Zhong Yuening, Zhang Yibo, Meng Qiyue, Zhang Haoyu, Wu Zhenbing, Dang Chenyuan, Fu Jie
Hubei Key Laboratory of Multi-media Pollution Cooperative Control in Yangtze Basin, School of Environmental Science and Engineering, Huazhong University of Science and Technology, Wuhan, China.
Green Energy Industry Research Centre (GEIRC), Huazhong University of Science and Technology, Wuhan, China.
Appl Environ Microbiol. 2025 Jan 31;91(1):e0151724. doi: 10.1128/aem.01517-24. Epub 2024 Dec 20.
During the coronavirus disease 2019 epidemic, excessive chlorine disinfectants have been used to block the spread of severe acute respiratory syndrome-coronavirus 2, resulting in large amounts of residual disinfectants entering wastewater treatment plants (WWTPs) through sewage systems.
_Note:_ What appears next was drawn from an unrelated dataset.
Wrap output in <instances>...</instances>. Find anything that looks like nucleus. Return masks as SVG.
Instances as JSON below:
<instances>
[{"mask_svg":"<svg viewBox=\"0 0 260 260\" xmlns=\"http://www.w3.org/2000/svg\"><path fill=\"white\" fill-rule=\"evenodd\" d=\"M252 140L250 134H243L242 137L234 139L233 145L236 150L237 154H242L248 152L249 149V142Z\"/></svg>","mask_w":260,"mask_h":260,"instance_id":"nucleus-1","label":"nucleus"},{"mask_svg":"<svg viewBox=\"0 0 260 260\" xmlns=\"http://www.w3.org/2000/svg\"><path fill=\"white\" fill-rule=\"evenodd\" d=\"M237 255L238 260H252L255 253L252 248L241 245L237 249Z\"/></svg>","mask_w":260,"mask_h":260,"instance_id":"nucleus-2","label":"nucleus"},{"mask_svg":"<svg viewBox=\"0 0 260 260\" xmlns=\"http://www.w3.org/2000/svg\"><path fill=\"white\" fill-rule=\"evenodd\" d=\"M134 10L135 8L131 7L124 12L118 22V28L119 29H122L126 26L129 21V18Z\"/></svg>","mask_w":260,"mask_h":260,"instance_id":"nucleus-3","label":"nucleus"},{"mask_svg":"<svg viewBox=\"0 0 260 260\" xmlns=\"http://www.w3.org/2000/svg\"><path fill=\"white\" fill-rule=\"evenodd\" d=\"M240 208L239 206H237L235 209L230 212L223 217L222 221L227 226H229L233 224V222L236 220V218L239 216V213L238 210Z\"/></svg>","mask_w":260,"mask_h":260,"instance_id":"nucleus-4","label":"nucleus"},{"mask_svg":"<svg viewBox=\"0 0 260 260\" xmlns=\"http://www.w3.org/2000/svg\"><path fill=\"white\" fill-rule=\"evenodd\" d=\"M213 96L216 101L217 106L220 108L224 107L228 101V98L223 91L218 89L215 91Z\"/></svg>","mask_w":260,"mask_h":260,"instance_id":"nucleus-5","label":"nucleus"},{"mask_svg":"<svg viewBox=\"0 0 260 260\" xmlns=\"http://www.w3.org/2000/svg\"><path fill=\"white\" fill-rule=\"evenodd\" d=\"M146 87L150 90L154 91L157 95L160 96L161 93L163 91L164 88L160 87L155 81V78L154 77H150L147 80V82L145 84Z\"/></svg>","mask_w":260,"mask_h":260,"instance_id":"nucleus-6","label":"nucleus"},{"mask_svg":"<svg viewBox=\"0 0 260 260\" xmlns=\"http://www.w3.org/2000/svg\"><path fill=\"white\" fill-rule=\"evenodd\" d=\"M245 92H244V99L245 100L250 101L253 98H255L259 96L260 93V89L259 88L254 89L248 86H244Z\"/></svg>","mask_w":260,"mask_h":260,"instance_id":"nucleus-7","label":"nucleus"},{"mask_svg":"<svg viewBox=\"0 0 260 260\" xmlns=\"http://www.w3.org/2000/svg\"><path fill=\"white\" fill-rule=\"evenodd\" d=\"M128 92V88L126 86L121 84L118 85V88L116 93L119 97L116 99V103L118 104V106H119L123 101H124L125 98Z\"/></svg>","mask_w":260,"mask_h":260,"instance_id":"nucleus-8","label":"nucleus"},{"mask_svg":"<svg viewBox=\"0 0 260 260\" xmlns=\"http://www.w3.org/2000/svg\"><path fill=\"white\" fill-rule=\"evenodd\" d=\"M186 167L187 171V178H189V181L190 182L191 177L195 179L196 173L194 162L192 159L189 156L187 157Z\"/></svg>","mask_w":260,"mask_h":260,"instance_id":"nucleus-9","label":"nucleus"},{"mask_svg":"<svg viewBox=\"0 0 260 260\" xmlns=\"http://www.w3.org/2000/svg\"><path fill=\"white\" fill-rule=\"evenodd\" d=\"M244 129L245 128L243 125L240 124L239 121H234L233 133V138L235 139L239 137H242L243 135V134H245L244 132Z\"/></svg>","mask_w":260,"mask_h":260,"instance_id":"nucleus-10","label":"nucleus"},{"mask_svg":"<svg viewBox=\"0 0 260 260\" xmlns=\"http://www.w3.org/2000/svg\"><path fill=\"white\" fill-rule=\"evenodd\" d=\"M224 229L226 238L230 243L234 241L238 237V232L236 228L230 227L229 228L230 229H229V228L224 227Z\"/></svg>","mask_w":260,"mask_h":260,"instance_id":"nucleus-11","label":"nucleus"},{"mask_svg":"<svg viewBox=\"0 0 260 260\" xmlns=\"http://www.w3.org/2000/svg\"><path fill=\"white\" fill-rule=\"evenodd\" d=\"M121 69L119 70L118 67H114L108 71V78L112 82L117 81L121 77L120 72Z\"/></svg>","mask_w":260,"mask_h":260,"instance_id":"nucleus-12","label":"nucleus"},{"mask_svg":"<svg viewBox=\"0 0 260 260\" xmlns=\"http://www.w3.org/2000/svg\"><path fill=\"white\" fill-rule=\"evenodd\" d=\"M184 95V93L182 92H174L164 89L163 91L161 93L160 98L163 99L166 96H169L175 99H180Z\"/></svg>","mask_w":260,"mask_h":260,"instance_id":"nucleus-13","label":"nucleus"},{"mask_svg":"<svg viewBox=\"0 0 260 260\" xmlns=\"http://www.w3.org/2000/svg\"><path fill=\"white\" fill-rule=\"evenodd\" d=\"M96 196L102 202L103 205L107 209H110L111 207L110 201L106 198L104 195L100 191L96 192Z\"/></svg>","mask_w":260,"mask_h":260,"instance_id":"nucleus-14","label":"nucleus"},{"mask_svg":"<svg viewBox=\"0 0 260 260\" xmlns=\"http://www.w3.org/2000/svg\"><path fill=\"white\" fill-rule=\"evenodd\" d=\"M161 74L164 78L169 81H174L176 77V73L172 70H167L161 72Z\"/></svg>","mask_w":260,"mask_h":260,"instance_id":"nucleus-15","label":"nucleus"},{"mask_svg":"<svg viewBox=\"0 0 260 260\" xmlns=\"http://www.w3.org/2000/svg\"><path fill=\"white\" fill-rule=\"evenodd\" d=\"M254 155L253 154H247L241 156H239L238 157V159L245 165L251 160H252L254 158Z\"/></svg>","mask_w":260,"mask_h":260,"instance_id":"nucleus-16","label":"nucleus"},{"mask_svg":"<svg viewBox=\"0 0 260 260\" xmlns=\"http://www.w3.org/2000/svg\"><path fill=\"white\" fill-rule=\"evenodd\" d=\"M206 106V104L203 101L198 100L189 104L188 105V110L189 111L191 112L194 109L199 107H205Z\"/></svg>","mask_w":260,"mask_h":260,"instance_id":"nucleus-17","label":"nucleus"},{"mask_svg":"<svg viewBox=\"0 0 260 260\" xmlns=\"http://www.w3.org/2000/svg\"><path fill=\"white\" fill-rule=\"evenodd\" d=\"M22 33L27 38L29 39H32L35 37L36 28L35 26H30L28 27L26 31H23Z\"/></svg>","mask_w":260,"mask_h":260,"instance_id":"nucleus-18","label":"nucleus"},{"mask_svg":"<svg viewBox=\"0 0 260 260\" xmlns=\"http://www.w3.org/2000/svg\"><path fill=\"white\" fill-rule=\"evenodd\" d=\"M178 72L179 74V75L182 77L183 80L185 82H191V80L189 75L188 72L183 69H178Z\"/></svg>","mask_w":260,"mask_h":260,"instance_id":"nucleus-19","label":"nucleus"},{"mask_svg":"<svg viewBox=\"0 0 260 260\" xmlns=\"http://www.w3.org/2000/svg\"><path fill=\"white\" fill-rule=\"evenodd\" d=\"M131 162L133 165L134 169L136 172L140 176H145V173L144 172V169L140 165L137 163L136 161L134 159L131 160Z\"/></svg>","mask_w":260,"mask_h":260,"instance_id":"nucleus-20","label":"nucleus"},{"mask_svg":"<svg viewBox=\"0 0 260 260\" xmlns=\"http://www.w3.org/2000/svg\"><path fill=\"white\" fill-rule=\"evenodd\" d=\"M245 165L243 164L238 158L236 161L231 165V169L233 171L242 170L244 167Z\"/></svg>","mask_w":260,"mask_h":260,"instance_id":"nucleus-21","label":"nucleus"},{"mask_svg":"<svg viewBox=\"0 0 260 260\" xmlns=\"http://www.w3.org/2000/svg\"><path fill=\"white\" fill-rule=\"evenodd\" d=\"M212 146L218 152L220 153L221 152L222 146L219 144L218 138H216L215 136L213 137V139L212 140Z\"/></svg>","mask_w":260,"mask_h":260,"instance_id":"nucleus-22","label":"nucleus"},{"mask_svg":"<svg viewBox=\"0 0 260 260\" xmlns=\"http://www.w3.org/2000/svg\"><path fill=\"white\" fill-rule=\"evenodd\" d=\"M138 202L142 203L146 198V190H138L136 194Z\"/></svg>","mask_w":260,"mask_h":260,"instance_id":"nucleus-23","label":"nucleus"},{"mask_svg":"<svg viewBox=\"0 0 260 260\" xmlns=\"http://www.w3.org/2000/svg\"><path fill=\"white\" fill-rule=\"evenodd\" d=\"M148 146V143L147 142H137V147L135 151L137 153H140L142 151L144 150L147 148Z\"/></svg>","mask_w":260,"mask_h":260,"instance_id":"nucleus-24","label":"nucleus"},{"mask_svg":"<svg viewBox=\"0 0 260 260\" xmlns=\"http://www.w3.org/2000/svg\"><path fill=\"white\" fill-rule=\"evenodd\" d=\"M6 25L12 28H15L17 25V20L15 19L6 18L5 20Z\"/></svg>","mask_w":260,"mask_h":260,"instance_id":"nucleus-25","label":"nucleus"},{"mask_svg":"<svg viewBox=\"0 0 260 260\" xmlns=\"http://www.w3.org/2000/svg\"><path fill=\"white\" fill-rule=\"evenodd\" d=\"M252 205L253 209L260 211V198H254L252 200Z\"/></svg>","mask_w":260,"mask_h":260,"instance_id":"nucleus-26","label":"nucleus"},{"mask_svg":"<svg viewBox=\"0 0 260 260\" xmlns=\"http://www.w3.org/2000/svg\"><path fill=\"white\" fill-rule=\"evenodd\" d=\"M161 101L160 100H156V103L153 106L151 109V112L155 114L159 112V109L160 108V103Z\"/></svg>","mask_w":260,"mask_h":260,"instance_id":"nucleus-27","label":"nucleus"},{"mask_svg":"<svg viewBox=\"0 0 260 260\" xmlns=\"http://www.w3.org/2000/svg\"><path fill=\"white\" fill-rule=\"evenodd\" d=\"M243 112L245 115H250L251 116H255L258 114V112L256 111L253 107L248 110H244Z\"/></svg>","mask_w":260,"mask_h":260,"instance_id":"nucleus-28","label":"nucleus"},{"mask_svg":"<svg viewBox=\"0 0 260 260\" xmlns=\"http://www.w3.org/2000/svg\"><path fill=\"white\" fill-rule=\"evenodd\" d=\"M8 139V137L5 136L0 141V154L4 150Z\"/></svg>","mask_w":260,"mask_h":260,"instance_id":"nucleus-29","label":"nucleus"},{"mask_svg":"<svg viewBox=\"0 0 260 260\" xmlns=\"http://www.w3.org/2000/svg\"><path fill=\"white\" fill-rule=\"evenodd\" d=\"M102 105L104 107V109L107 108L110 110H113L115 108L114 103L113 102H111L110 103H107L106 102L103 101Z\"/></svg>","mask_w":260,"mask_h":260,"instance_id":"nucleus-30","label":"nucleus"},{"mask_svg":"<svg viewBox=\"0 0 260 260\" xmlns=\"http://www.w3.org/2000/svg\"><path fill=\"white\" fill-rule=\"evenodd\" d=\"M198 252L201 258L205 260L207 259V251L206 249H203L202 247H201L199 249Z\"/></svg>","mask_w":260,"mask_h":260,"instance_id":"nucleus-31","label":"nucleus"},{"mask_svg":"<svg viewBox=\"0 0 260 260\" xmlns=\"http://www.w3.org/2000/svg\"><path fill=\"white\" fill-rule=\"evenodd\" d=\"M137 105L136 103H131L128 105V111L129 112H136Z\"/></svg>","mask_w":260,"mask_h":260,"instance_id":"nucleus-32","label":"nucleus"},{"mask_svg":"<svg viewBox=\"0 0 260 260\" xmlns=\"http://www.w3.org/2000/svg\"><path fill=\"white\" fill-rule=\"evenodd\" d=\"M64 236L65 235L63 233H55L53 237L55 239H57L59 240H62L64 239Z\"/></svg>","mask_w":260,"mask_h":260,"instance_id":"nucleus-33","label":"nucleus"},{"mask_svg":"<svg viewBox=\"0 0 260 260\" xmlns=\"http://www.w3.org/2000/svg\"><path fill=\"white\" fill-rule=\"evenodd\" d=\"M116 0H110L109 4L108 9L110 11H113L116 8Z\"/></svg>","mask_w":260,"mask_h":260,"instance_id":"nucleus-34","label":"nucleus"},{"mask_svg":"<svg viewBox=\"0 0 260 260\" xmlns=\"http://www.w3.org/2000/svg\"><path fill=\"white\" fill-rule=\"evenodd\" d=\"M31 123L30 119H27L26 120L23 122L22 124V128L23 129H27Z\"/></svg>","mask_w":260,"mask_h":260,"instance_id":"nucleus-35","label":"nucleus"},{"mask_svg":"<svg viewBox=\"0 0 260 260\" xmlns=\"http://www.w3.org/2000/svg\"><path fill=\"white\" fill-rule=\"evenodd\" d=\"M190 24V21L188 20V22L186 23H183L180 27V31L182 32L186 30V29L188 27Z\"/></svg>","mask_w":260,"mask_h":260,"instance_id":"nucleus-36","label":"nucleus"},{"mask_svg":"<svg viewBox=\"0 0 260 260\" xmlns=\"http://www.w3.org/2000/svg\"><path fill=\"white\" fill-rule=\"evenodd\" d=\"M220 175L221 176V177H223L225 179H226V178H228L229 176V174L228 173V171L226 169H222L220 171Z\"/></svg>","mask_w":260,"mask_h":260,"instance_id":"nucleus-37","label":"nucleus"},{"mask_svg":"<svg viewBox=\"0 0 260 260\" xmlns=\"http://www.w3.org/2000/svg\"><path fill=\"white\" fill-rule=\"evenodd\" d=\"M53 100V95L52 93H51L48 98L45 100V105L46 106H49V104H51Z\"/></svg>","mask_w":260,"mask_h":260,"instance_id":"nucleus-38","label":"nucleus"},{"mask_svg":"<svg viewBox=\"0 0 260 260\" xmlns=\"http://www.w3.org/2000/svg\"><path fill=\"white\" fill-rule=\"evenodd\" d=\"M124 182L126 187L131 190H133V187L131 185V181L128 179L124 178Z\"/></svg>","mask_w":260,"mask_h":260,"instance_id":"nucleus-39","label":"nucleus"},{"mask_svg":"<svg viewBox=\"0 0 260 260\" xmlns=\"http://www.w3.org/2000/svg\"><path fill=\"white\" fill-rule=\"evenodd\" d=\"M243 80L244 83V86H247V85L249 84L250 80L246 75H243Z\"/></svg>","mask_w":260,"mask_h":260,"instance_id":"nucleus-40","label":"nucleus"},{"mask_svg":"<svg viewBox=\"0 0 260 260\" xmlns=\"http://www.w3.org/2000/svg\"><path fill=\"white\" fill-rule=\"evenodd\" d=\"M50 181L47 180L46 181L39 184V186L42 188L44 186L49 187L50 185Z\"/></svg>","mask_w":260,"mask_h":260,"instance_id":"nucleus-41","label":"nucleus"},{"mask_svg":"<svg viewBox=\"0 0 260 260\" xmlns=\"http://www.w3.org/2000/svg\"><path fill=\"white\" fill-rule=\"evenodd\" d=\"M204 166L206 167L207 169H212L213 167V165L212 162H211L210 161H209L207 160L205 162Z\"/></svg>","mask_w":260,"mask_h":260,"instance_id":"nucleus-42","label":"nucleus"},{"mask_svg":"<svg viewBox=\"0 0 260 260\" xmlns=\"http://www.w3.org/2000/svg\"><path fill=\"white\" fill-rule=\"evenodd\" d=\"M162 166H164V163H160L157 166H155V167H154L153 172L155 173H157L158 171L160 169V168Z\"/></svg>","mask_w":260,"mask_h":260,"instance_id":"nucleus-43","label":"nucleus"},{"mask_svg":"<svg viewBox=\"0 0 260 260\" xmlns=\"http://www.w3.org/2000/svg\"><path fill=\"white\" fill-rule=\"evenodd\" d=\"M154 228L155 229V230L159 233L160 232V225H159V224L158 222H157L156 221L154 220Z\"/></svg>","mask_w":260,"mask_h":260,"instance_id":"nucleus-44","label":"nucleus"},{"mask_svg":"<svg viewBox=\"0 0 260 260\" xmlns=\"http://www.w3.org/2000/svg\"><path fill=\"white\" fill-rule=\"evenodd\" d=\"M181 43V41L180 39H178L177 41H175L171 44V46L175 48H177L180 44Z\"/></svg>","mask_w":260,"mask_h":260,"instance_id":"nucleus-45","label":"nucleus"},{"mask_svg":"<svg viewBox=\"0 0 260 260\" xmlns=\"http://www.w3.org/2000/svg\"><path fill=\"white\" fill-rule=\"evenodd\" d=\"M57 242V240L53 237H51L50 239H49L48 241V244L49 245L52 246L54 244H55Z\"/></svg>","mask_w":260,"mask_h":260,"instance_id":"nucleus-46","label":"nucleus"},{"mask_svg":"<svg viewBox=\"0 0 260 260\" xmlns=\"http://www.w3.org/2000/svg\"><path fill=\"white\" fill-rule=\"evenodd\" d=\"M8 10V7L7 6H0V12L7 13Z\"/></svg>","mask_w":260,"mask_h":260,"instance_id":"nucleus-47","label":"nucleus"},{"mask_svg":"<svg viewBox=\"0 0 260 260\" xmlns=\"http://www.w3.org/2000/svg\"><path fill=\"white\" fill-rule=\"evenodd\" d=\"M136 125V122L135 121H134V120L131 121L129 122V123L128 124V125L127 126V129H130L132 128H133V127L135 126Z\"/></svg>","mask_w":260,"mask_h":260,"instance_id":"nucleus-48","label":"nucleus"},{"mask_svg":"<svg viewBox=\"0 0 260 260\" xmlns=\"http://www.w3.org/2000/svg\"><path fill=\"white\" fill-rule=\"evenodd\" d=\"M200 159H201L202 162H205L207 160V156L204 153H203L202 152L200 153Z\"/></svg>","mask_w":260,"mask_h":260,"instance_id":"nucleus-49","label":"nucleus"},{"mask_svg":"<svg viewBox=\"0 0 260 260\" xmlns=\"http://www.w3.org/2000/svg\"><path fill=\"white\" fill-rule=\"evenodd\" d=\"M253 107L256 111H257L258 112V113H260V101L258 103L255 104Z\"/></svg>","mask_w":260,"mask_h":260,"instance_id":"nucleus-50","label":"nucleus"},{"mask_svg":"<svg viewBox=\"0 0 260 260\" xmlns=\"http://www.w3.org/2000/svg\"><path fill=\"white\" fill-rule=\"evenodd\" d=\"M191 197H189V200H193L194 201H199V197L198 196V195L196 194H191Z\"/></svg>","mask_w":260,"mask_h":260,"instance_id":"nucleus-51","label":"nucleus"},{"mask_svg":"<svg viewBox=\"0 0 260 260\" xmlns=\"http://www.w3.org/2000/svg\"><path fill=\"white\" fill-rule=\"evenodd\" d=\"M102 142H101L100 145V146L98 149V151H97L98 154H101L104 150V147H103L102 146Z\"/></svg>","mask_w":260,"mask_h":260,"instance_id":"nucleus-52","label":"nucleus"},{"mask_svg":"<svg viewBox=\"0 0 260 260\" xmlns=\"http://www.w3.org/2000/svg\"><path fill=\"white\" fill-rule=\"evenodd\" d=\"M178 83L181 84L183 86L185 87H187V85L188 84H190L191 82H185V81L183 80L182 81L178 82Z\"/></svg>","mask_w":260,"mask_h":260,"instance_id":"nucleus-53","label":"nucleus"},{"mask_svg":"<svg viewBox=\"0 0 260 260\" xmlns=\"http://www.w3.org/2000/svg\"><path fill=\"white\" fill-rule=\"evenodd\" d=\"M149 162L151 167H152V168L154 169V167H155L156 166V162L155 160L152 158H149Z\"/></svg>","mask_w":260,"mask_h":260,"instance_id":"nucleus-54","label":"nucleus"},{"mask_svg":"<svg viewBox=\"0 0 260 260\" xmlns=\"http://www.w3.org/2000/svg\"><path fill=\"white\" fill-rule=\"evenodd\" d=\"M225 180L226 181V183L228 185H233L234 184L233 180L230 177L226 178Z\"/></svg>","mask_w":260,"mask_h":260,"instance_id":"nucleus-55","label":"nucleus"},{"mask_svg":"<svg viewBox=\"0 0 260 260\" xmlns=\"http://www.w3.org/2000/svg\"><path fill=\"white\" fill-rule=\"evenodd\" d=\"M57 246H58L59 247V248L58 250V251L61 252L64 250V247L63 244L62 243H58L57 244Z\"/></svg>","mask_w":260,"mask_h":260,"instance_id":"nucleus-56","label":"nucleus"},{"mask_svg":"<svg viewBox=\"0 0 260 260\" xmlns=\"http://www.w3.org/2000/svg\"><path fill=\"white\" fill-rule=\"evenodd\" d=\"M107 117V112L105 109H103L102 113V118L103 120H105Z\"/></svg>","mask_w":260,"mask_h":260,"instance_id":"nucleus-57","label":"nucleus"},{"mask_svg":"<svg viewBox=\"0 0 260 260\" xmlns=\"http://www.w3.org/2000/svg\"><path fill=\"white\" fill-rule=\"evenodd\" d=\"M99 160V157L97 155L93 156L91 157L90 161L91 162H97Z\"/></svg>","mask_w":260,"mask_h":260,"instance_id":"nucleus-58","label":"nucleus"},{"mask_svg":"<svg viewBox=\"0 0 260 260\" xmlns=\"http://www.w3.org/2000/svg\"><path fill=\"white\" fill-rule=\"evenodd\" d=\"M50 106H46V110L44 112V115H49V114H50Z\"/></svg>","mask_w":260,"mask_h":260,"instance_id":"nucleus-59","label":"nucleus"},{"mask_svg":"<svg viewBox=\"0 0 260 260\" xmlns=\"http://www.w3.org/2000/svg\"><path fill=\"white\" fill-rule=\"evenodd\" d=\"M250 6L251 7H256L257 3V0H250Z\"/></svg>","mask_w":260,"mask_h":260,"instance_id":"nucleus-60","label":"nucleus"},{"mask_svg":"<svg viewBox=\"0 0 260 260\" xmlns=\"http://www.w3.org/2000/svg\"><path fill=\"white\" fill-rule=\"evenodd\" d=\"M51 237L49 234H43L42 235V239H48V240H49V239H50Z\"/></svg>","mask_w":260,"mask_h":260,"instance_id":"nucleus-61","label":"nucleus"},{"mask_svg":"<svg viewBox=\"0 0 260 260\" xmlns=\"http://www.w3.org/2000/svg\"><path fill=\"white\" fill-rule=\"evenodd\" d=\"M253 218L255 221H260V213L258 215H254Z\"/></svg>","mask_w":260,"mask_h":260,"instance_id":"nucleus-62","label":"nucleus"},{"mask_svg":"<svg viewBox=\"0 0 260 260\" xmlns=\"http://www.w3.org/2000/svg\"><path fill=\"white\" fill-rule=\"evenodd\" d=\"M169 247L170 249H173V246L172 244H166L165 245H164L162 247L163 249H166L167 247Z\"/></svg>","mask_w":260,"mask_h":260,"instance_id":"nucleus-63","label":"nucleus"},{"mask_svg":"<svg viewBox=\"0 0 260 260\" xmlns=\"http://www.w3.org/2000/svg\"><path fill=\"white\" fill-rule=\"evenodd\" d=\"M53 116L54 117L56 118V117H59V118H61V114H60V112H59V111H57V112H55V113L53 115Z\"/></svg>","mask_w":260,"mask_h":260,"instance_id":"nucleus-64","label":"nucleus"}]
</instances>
So far, no relevant research has been conducted on the impact of chlorine disinfectants on microfauna, an important microbial component in activated sludge treatment systems. This study comprehensively investigated the changes in microfauna habitat, community structure, and colonization mode under the chlorine stress by combining the full-scale WWTP survey and laboratory-scale sequencing batch reactor experiments. The results showed that chlorine disinfectants significantly changed the community structure of microfauna, including decrease in sedentary ciliates and increase in free-living ciliates, amoebas, and flagellates. Besides the disinfection effect of chlorine disinfectants, the microfauna community was also influenced by changes in habitat and bacterial community. The loose structure and excessive extracellular polymeric substance (EPS) of activated sludge caused by chlorination would impact the colonization of sedentary ciliates, while it was conducive to the survival of free-living ciliates due to their predation on EPS as the nutrients. Bacteria in the activated sludge had strong interactions with protozoa, and their changes under chlorine stress directly affected the protozoan community and even indirectly affected the micro-metazoa community through the food chain.
This study revealed that chlorine disinfectant significantly changed microfauna habitat, community structure, and colonization mode in wastewater treatment plants during the coronavirus disease 2019 pandemic. Chlorine disinfectant could destroy the structure and stability of sludge flocs, reduce the abundance of beneficial microfauna in activated sludge, and even affect the colonization of sedentary ciliates on sludge. In addition, chlorine disinfectants might induce environmental and ecological risks related to microfauna, such as elevated suspended solids and release of bacteria and microfauna in the effluents.
在2019年冠状病毒病疫情期间,人们使用了过量的氯消毒剂来阻断严重急性呼吸综合征冠状病毒2的传播,导致大量残留消毒剂通过污水系统进入污水处理厂(WWTPs)。到目前为止,尚未有关于氯消毒剂对活性污泥处理系统中重要微生物组成部分——微型动物影响的相关研究。本研究通过结合全规模污水处理厂调查和实验室规模的序批式反应器实验,全面研究了氯胁迫下微型动物栖息地、群落结构和定殖模式的变化。结果表明,氯消毒剂显著改变了微型动物的群落结构,包括固着型纤毛虫数量减少,自由生活型纤毛虫、变形虫和鞭毛虫数量增加。除了氯消毒剂的消毒作用外,微型动物群落还受到栖息地和细菌群落变化的影响。氯化作用导致活性污泥结构松散和胞外聚合物(EPS)过量,这会影响固着型纤毛虫的定殖,而自由生活型纤毛虫以EPS为营养进行捕食,因此有利于其生存。活性污泥中的细菌与原生动物有很强的相互作用,它们在氯胁迫下的变化直接影响原生动物群落,甚至通过食物链间接影响微型后生动物群落。
本研究表明,在2019年冠状病毒病大流行期间,氯消毒剂显著改变了污水处理厂中微型动物的栖息地、群落结构和定殖模式。氯消毒剂会破坏污泥絮体的结构和稳定性,减少活性污泥中有益微型动物的数量,甚至影响固着型纤毛虫在污泥上的定殖。此外,氯消毒剂可能会引发与微型动物相关的环境和生态风险,如出水悬浮物增加以及细菌和微型动物的释放。